Start with Gonzo — free, open source, 2 minutes.
Pipe any log stream into Gonzo and pattern detection starts immediately. No dashboard, no config, no onboarding call. The fastest way to see what your vibe stack is actually doing.
AI-generated code debugging
How Teams Debug AI-Generated Runtime Failures.
| Capability | Without ControlTheory | With ControlTheory |
|---|---|---|
| Correlate failures across Vercel, Supabase, Stripe in one view | ✗ four dashboards | ✓ one stream |
| Detect repeating failure pattern before reading through entries | ✗ manual grep | ✓ pattern detection |
| Capture evidence before Vercel log window closes | ✗ dashboard only | ✓ real-time capture |
| Surface silent failures — empty array instead of error | ✗ invisible | ✓ pattern surfaced |
| Feed real production context back into Cursor for better fix | ✗ stack trace only | ✓ runtime context |
| Debug from Cursor’s integrated terminal without browser switch | ✗ browser required | ✓ terminal-native |
Common questions
AI-Generated Code at Runtime — Questions from Engineering Teams.
Why does AI-generated code work locally but break in production?
The most common cause is context mismatch at generation time. The AI generated the code without knowing your production runtime environment: which Vercel runtime the function targets, which Supabase RLS policies are active, which Stripe event types include which fields. Local development is a controlled environment where the happy path works. Production has real users, real data shapes, and real infrastructure behavior the model never saw. The second most common cause is training data bias: AI tools train on code that works, which means they optimize for the common case. Your production edge cases are the inputs those examples never covered.
How do I find which AI suggestion introduced a production bug?

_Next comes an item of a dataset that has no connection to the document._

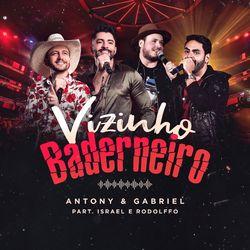 Música Vizinho Baderneiro (Ao Vivo) – Antony e Gabriel, Israel e Rodolffo Mp3 download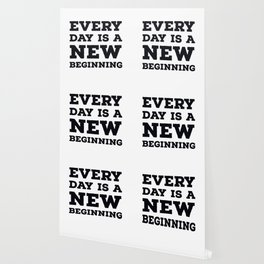 Every day is a new beginning Wallpaper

A Git diff shows what changed. It doesn’t show when errors started, which users were affected, or whether the failure pattern existed before the deploy. Gonzo ingests your application logs and infrastructure events together, so you can see when the error first appeared and match it against what changed in the codebase. When an AI-generated assumption fails, the pattern surfaces in the log stream before you’ve finished reading the diff. Feed that pattern back into Cursor with the actual production event payload and you get a fix that targets the root cause, not the symptom.
What’s the most common runtime failure pattern in AI-generated code?
Silent drops — cases where the code handles an unexpected input by returning a success status or an empty result rather than an error. The Stripe webhook that returns 200 but never creates the order. The Supabase query that returns an empty array because RLS is filtering instead of blocking. The Vercel function that crashes during initialization and produces no runtime logs. These failures don’t trigger error alerts because they don’t throw errors. They show up as missing data, missed payments, or user complaints days later. Gonzo surfaces the absence of expected events — the webhook that should have produced a database write but didn’t — as a detectable pattern.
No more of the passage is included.